Now the provinces are starting to talk 'carbon tax' (BC already passed it, Quebec has passed a different tax I think) to show how 'green' they are. IMO this equates to yet another tax grab that will force the cost of everything, not just fuel, up. What the hell are they thinking? They should all just buy dogs and name them after some environmental thing to let us know they are 'green'.


----------



## Jampy (Mar 27, 2008)

As of 11:42am Gas is 1.16.8 bucks a liter in Mississauga at that is at the cheap gas station, Pioneer.

It now cost me $50.00 a week to drive my 2.0 2003 VW Golf with no break in sight.

I will be changing jobs soon so I'll save about 20km's a day which I hope will help ease the gas bill.

Seems the cost of living (if you call it living) is rising with no control yet wages rise at close to 0% a year.


:sport-smiley-002:


----------



## RIFF WRATH (Jan 22, 2007)

$1.11 on Monday; $1.12 on Tues.; $1.14 Wed.; haven't looked yet today, but I kinda see a trend happening here......weekend coming.


----------



## devnulljp (Mar 18, 2008)

RIFF WRATH said:


> $1.11 on Monday; $1.12 on Tues.; $1.14 Wed.; haven't looked yet today, but I kinda see a trend happening here......weekend coming.


Hovering around $1.40 all week on Salt Spring in BC. Glad I work at home...


----------



## Geek (Jun 5, 2007)

$1.16 in Chilliwack, $1.15 in Abbotsford.

Yet the dealers here sell more and more SUV's and crummy-mileage luxury sedans than any other vehicle *shrug*


----------



## fraser (Feb 24, 2007)

i gave my car away some 5 years ago. then i got a place about 7 kms from work and rode a bike. but barton st hamilton is full of idiots in cars, very dangerous ride lol- so i take the bus. grocery store, beer store, tim hortons, canadian tire and guitar string store all within a few minutes walk from my door. there are times, maybe once every few months when i say, damm, if i had a car.... but the cost is just ridiculous. not just for gas either. the government and insurance companies have you by the wallet, since we are all brainwashed into the belief that a car is necessary. you can justify it all day long, but its not necessary for anyone.
my drivers liscence has expired, so ill have to do the graduated liscencing thing if i want to drive again. screw that. no turning back for me. saw a guy last week pull up to the tim hortons on a cart pulled by a pony. that was pretty anachronistic, if i get a bigger apartment maybe ill get a pony.


----------



## nitehawk55 (Sep 19, 2007)

fraser said:


> saw a guy last week pull up to the tim hortons on a cart pulled by a pony. that was pretty anachronistic, if i get a bigger apartment maybe ill get a pony.


Man....that's one of the best comments I've seen , thanks I needed that....hahahaha !!! :smile:

Actually if work was not so far away I swear I would start riding my horse to and from . Maybe I could get him to double as the Western Mustang mascot :smilie_flagge17:


----------



## Geek (Jun 5, 2007)

fraser said:


> ...grocery store, beer store, tim hortons, canadian tire and guitar string store.....


Now if that isn't THE Canadian shopping list, I just don't know what is  :smilie_flagge17:


----------



## Gilliangirl (Feb 26, 2006)

Starbuck50 said:


> Last year $7000!!! Need a couple new windows this year....


I hear ya!
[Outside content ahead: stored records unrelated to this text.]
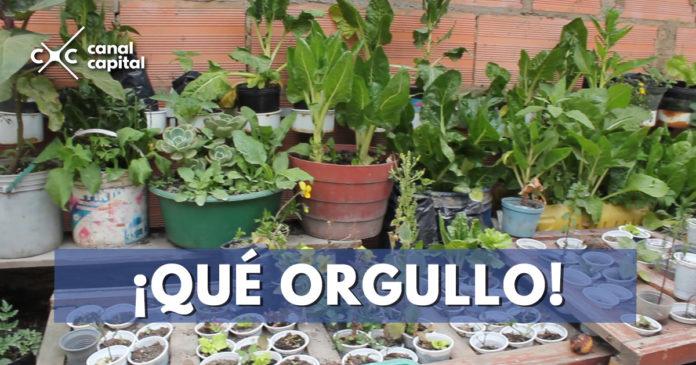 el regalo, el barrio más limpio de Latinoamérica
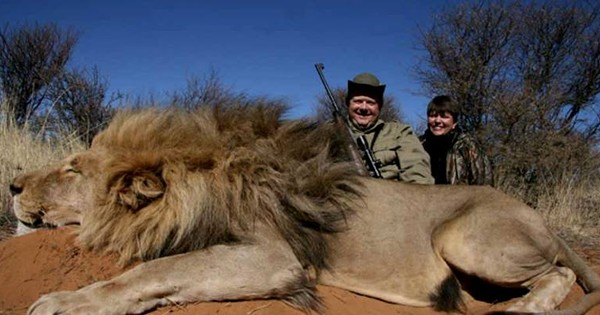 अफ्रीका में शिकार से वन्य जीवों की आबादी बढ़ रही है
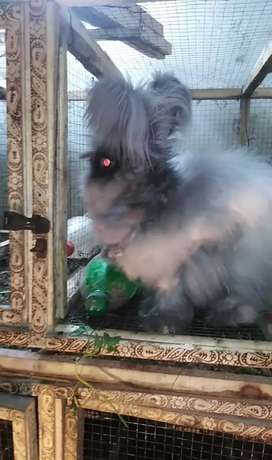 English Angora breeder Pair Rabbits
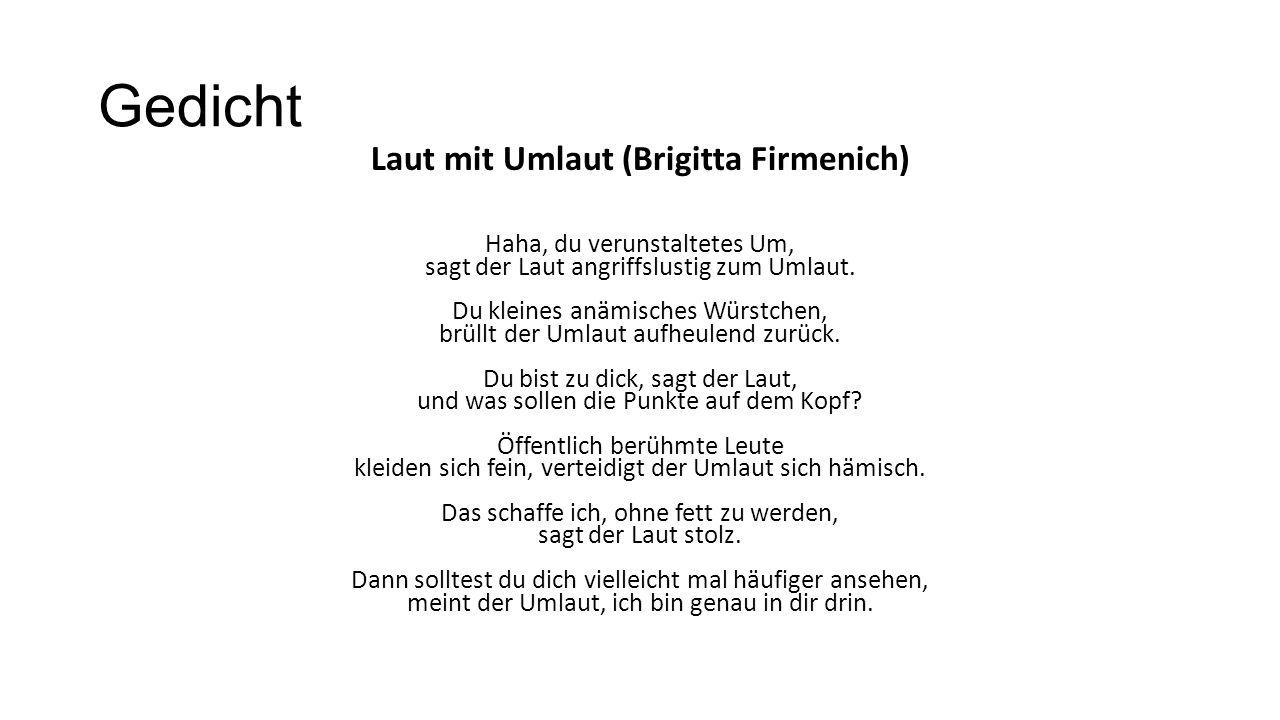 Laut mit Umlaut (Brigitta Firmenich)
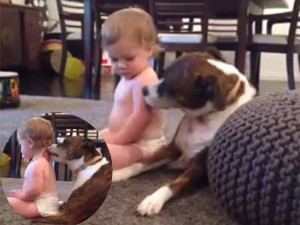 """Bạn trẻ - Cuộc sống - Clip: Bé con thích mê khi được chó yêu """"mát xa"""""""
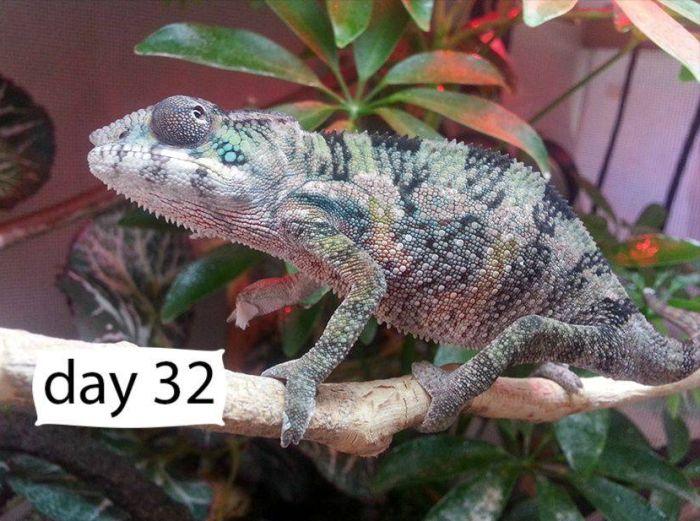 chameleon_03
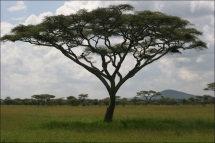 MUHUHU (African Sandalwood) (Brachyleana hutchinsii)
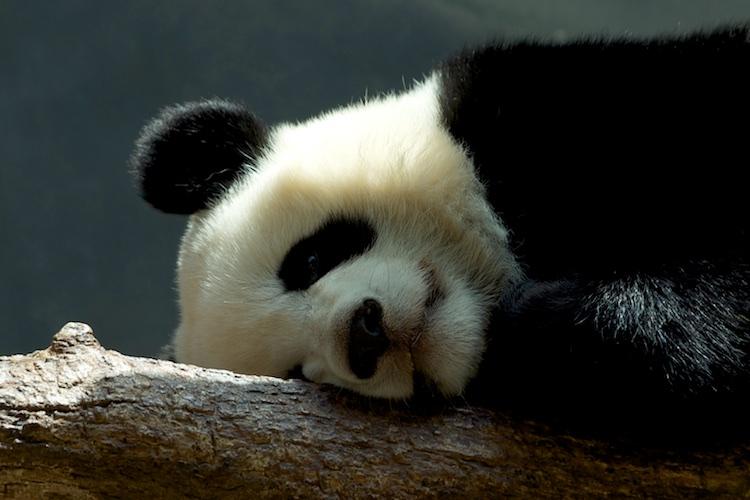 Panda Bear 750
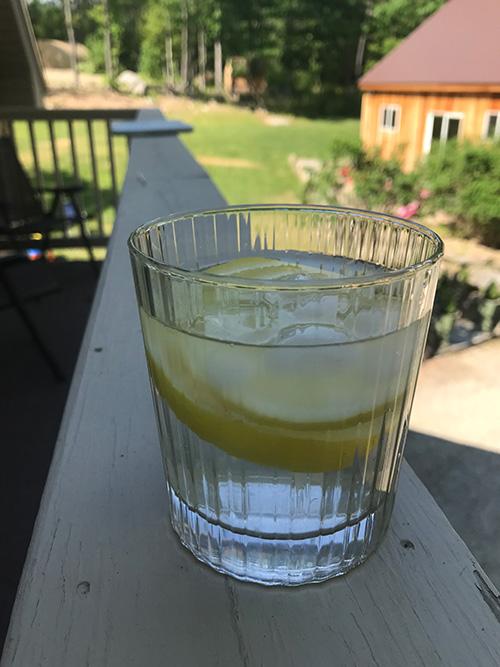 favorite sugar free drinks lemon water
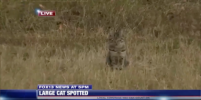 Уверенная в себе кошка влезла в репортаж Fox о дикой пуме – видео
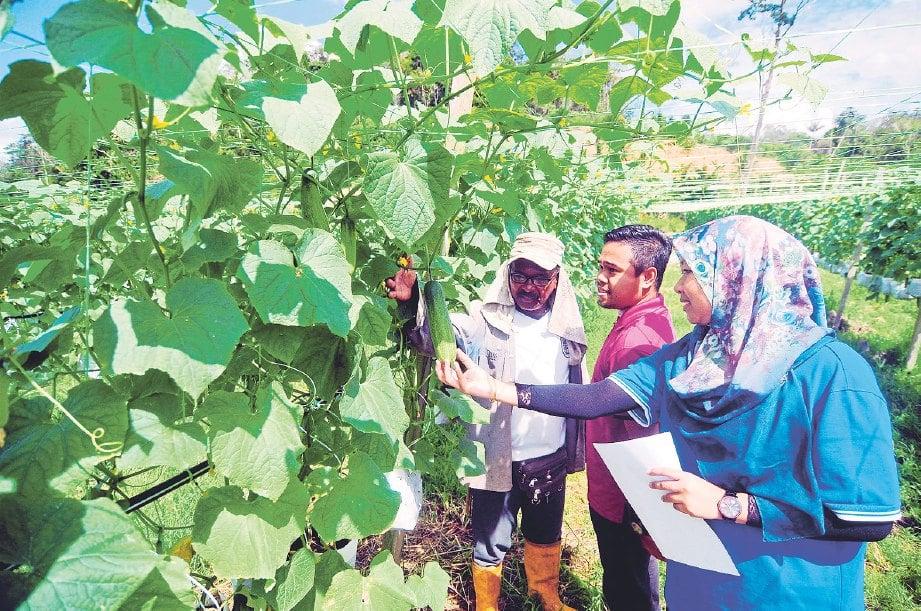 PENOLONG Pegawai PPD Raub, Nurul Azeela Mohd Nasir (kanan) memantau hasil pengeluaran timun milik Ahmad Tarmizi.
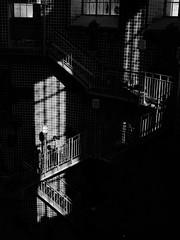 Im Elbtunnel-Treppenhaus, Hamburg (hotom39) Tags: street mensch sw bw schwarz weis black white stadt strase hamburg germany elbtunnel personen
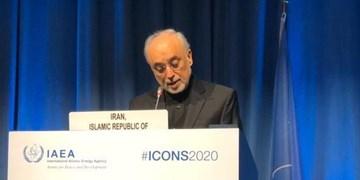 صالحی: اروپا نقش خود را در نجات برجام ایفا کند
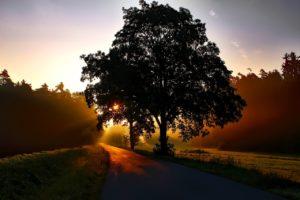 Herbstbaum / Sicherheitstipps für die dunklen Jahreszeit   Einkaufstrolley-Vergleich.de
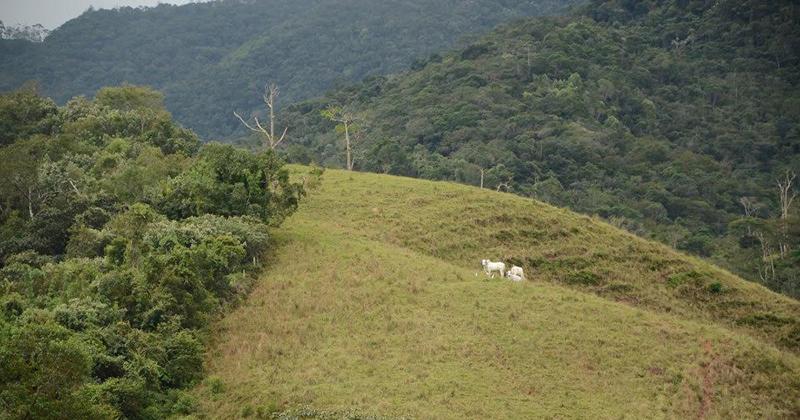 Área aberta originada pelo desmatamento entre extensões de floresta nativa - Foto: Fernando Ribeiro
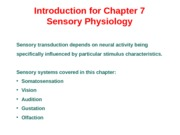 Sensory Physiology Powerpoint - 8:27.ppt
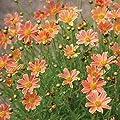 lichtnelke - Mädchenauge (Coreopsis) Sweet Marmalade von Lichtnelke Pflanzenversand - Du und dein Garten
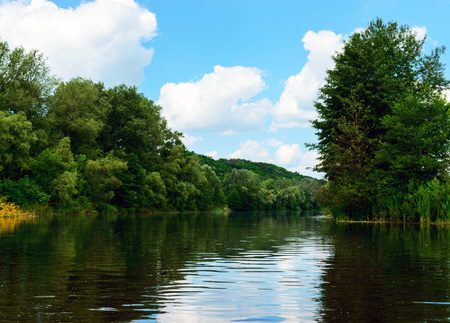 dense forest: Lake View (River). On the banks of the green dense forest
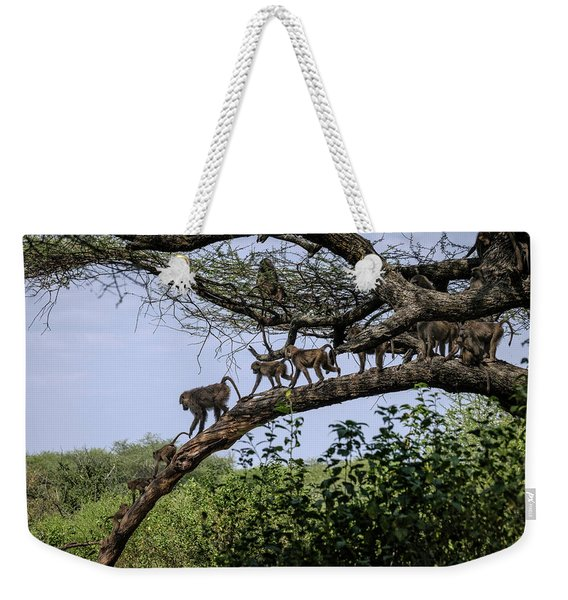 Weekender Tote Bag featuring the photograph Baboons On A Limb by Mary Lee Dereske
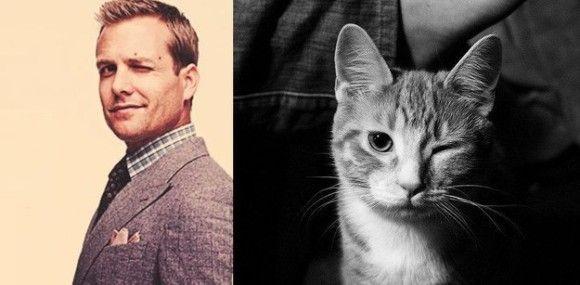 ガブリエル・マクト VS 猫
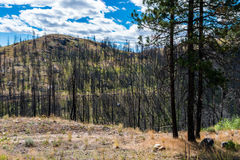 Forest Fire Damage Stock Photography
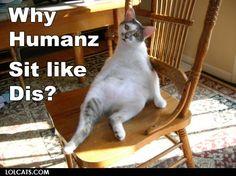 #lol #cat #funny #pet #caption #pics.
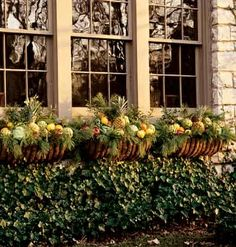 Christmas window boxes with pineapples!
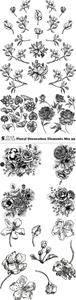 Vectors - Floral Decoration Elements Mix 39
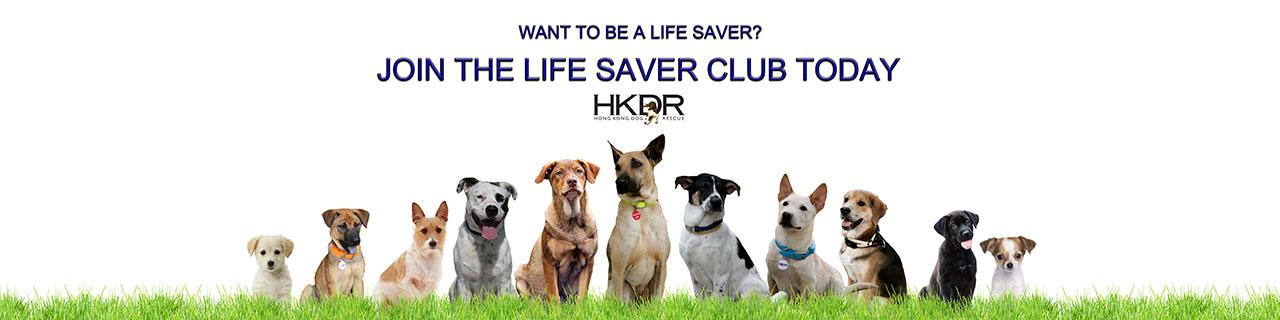 Life-Saver-Club-Banner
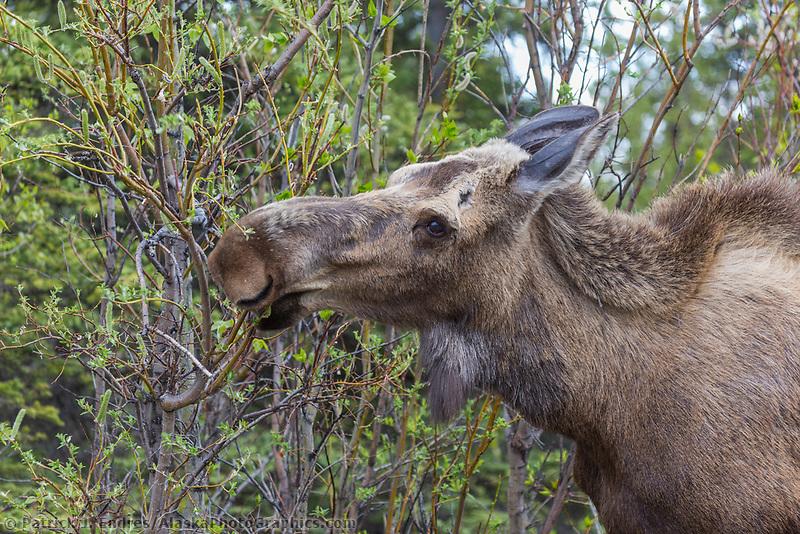 Moose feeding on willows, Denali National Park, Alaska.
I have to get the windows done in my house this year. I'm guessing I'm looking at about $20,000.00 before I'm done!


----------



## NB-SK (Jul 28, 2007)

It's been well over 1$/L here for years. It's about 1.60$ right now. But, I refuel my car with LPG gas (kind of like propane), which is cheaper, cleaner burning, and more efficient than gasoline. Costs me about 40$ per week to refuel my SUV.


----------



## Hamm Guitars (Jan 12, 2007)

fraser said:


> ...saw a guy last week pull up to the tim hortons on a cart pulled by a pony. that was pretty anachronistic, if i get a bigger apartment maybe ill get a pony.


I've seen that guy on the pony a few times now on Canon Street & Kensington Area. He gets the looks....


----------



## Crossroads (Apr 23, 2006)

$1.169/litre here where I live for regular.

Then I have to drive around the native blockades, so the drive is even further!


----------



## fraser (Feb 24, 2007)

> Then I have to drive around the native blockades, so the drive is even further!


small price to pay for the suppression of an entire civilization and all its lands, plants and creatures. screw nature, we need more houses and strip malls so we can get more money:smile:


----------



## Xanadu (Feb 3, 2006)

$1.22 here in ottawa... now costs me $100 to fill my SUV...


----------



## Geek (Jun 5, 2007)

SUV owners....


----------



## dwagar (Mar 6, 2006)

buuuut, there are SUVs and there are SUVs. My Pontiac Torrent is kinda mid sized, gets close to 30 MPG (sorry I don't know what that converts to) on the highway, and hauls a fair amount of gear.


----------



## snoglobe (Jun 20, 2007)

fraser said:


> small price to pay for the suppression of an entire civilization and all its lands, plants and creatures. screw nature, we need more houses and strip malls so we can get more money:smile:


Oh, please... mankind's entire history is all about the suppression of entire civilizations etc. It's the dark side of human nature. The British Empire wasn't built on goodwill and hugs, Alexander the Great wasn't that great of a person, the Holy Roman empire was neither holy nor Roman, Guitar Center has never given a hoot about mom and pop retailers, discuss.


----------



## Robert1950 (Jan 21, 2006)

dwagar said:


> gets close to 30 MPG (sorry I don't know what that converts to) on the highway.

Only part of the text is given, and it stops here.